“I am her friend, Drury, as I am yours,” I declared. “I am aware that you love each other. I loved once, just as deeply, as fervently as you do. Therefore—I know.”

“But we cannot go south—back to Brighton,” the girl declared. “I refuse.”

“Why?” he asked. “Mr Trewinnard has given us the best advice. You need not now fear these mysterious enemies of yours who seem to haunt you so constantly.”

“Ah!” she cried in a low, wild voice, “you do not know, Dick! You don’t know the truth—all that I fear—all that I suffer—for—for your sake! Uncle Colin knows.”

“For my sake!” he echoed, staring at her. “I don’t quite follow you. What do you mean?”

“I mean,” she exclaimed in a low, hoarse voice, drawing herself up and standing erect, “I mean that you do not know what Uncle Colin is endeavouring to induce me to do—you do not realise the true tragedy of my position.”

“No, I don’t,” was his blunt response, his eyes wide-open in surprise.

“Oh, Dick,” she cried in despair, her voice trembling with emotion, “he speaks the truth when he urges me for my own sake to go south—to return again to Hove.
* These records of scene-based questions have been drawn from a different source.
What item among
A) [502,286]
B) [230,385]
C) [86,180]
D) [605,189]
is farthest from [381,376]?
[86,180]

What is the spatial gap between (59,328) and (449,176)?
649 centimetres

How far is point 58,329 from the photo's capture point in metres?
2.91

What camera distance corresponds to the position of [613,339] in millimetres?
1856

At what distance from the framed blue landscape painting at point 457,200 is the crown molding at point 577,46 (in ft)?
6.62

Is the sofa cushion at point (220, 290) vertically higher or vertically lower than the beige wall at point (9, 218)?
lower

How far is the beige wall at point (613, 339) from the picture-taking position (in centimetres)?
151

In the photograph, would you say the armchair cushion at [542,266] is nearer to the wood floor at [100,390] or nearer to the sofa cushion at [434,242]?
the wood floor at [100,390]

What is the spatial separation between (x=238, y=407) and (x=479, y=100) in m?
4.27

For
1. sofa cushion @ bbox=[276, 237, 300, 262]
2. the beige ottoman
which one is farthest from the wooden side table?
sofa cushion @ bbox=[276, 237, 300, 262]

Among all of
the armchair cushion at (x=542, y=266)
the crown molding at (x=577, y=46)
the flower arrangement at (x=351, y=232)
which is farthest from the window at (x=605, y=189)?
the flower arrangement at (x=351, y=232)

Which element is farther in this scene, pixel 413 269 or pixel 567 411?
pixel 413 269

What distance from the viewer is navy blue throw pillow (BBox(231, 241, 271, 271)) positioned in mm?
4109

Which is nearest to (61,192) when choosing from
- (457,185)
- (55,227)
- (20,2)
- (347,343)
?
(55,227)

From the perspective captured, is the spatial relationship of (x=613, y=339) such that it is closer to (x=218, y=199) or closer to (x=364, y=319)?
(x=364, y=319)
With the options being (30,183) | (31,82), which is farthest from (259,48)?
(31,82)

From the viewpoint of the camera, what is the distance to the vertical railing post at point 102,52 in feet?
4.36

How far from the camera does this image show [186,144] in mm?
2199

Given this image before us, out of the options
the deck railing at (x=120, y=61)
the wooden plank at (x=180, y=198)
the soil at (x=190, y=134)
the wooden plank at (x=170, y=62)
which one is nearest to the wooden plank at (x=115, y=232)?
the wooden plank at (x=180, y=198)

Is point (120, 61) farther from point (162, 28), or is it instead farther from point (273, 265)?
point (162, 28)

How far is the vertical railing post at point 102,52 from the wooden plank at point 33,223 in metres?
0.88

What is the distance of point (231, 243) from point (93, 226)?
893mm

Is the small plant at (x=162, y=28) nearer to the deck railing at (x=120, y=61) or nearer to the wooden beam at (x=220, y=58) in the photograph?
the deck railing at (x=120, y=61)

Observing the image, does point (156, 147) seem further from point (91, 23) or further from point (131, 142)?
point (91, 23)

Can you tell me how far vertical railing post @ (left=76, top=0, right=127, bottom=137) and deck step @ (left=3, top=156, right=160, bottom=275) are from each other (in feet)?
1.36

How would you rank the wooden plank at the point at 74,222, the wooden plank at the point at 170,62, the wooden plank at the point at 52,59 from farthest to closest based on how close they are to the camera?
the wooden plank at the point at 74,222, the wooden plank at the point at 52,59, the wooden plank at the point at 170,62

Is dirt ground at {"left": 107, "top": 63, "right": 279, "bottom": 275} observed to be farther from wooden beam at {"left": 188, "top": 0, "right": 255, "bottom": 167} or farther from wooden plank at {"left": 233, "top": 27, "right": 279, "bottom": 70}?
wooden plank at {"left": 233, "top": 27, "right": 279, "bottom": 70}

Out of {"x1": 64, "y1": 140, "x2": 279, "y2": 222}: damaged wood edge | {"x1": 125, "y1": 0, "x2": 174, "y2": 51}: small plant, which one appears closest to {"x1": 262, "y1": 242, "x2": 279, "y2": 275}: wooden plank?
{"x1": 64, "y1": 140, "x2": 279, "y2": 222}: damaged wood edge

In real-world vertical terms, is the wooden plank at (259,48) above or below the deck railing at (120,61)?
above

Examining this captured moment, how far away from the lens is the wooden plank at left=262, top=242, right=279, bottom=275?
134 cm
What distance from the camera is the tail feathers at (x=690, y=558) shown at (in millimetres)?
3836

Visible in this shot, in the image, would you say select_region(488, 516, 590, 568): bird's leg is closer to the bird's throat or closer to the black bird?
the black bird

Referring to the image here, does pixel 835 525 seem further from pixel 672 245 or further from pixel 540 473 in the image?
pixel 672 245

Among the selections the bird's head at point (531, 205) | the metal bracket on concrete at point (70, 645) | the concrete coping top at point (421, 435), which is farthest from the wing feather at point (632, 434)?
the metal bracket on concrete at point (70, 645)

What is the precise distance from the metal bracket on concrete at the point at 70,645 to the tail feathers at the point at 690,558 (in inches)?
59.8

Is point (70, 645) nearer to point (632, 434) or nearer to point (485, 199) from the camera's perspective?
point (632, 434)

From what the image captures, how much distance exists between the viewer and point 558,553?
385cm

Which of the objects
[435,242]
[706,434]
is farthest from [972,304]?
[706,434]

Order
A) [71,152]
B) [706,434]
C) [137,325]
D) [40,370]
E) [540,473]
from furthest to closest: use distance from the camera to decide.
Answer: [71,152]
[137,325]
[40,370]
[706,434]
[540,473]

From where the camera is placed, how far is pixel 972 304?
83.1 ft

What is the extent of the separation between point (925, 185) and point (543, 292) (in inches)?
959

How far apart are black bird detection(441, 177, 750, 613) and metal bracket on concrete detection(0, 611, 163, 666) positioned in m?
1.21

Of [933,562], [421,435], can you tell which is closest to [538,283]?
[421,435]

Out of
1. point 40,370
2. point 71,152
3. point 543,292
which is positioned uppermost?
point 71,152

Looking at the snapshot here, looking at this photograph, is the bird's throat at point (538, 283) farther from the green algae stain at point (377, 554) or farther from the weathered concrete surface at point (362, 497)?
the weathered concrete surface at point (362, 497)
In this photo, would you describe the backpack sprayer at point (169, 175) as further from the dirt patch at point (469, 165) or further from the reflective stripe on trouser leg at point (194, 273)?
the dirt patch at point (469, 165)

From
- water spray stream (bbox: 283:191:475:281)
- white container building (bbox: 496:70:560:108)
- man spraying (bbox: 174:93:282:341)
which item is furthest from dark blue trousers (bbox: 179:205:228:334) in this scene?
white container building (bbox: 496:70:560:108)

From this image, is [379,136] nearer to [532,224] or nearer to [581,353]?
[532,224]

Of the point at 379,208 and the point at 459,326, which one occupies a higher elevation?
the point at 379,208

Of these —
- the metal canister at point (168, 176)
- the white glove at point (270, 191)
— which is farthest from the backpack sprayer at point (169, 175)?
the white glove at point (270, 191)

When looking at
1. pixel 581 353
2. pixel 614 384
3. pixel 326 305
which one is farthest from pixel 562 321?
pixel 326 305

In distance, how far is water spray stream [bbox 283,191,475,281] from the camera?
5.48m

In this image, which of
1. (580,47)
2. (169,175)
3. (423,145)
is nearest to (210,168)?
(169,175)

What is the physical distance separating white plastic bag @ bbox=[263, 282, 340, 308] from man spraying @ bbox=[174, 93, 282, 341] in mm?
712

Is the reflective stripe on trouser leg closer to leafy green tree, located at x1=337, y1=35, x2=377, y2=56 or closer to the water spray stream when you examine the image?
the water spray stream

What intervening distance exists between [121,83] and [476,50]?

But, alas! if I followed his advice, sound though it is, it would mean that—that to-morrow we should part for ever!”

“Part!” gasped the young man, his face becoming white in an instant. “Why?”

“Because—well, simply because all affection between us is forbidden,” she faltered in a hoarse, half whisper, her beautiful face ashen pale, “because,”—she gasped, still clinging to the back of the chintz-covered chair, “because, although we love each other as passionately and as dearly as we do, we can never marry—never! Between us there exists a barrier—a barrier strong but invisible, that can never be broken—never—until the grave!”